Varejo tem forte alta em julho e alguns setores já atingem nível pré-pandemia

voltar
As vendas do varejo tiveram crescimento expressivo em julho, de 5,2% na comparação com o mês junho. Segundo os dados da Pesquisa Mensal de Comércio do IBGE, este foi o maior resultado para o mês na série histórica, iniciada em 2000, e a terceira alta seguida no ano. Algumas categorias se destacaram. Entre elas, as de móveis e eletrodomésticos e de hiper e supermercados.
 
Houve aumento mesmo na comparação com fevereiro, o último mês antes do início das medidas de isolamento social tomadas por causa da pandemia da Covid-19. Na comparação com aquele mês, as vendas em julho cresceram 5,3%. “Até junho, houve uma espécie de compensação do que ocorreu na pandemia. Em julho, a recuperação já tem um excedente de crescimento”, avalia o gerente da pesquisa, Cristiano Santos.
 
Nesse sentido, alguns setores se destacam, como móveis e eletrodomésticos (16,9% acima do nível de fevereiro), hiper e supermercados (8,9%) e artigos farmacêuticos (7,3%). Santos explica, no enquanto, que o ganho real em relação a fevereiro não atingiu todas as categorias e algumas até registram baixas.

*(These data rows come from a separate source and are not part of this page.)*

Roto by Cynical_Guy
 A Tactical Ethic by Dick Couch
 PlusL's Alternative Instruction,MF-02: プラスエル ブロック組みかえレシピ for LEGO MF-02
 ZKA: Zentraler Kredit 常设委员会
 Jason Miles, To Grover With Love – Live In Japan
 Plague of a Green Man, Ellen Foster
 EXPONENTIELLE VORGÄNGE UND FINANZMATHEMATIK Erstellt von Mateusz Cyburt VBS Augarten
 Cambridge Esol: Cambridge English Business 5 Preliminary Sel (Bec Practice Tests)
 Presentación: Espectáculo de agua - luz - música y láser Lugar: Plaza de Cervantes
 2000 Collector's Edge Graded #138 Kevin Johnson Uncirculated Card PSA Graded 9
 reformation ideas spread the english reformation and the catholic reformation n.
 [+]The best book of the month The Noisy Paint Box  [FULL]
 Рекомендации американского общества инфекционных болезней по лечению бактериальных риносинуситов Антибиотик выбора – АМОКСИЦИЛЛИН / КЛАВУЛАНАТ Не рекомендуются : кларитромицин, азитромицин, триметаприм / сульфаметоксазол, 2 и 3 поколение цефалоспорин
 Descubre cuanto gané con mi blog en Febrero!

Foi o caso de tecidos, vestuário e calçados (-32,7%), livros, jornais, revistas e papelaria (-27,2%) e veículos (-19,7%).
 
Recorde de um mês para o outro
 
O resultado de 5,2% na passagem de junho para julho também posiciona o comércio varejista no nível recorde que tinha sido atingido, anteriormente, em outubro de 2014.
 
“O ponto mais baixo em relação ao patamar recorde foi de -22,8% em abril de 2020. Em maio, a distância diminuiu para -12,5%, de volta ao patamar da crise de 2016.  Em junho, o varejo ficou a -5%. Agora em julho, estamos a -0,1%, praticamente no nível recorde da série”, diz Santos.
 
Ele destaca que no indicador mês contra mês anterior, a variação vem caindo porque a base tem sido muito baixa. Em abril, houve queda recorde de 11,7%; em maio houve a maior alta de todos os tempos (13,3%), junho com 8,5% e agora julho, 5,2%.
 
“Como o indicador despencou de fevereiro até abril, a base ficou muito baixa e essa recuperação vem trazendo todos os indicadores para os níveis pré-pandemia”, analisa.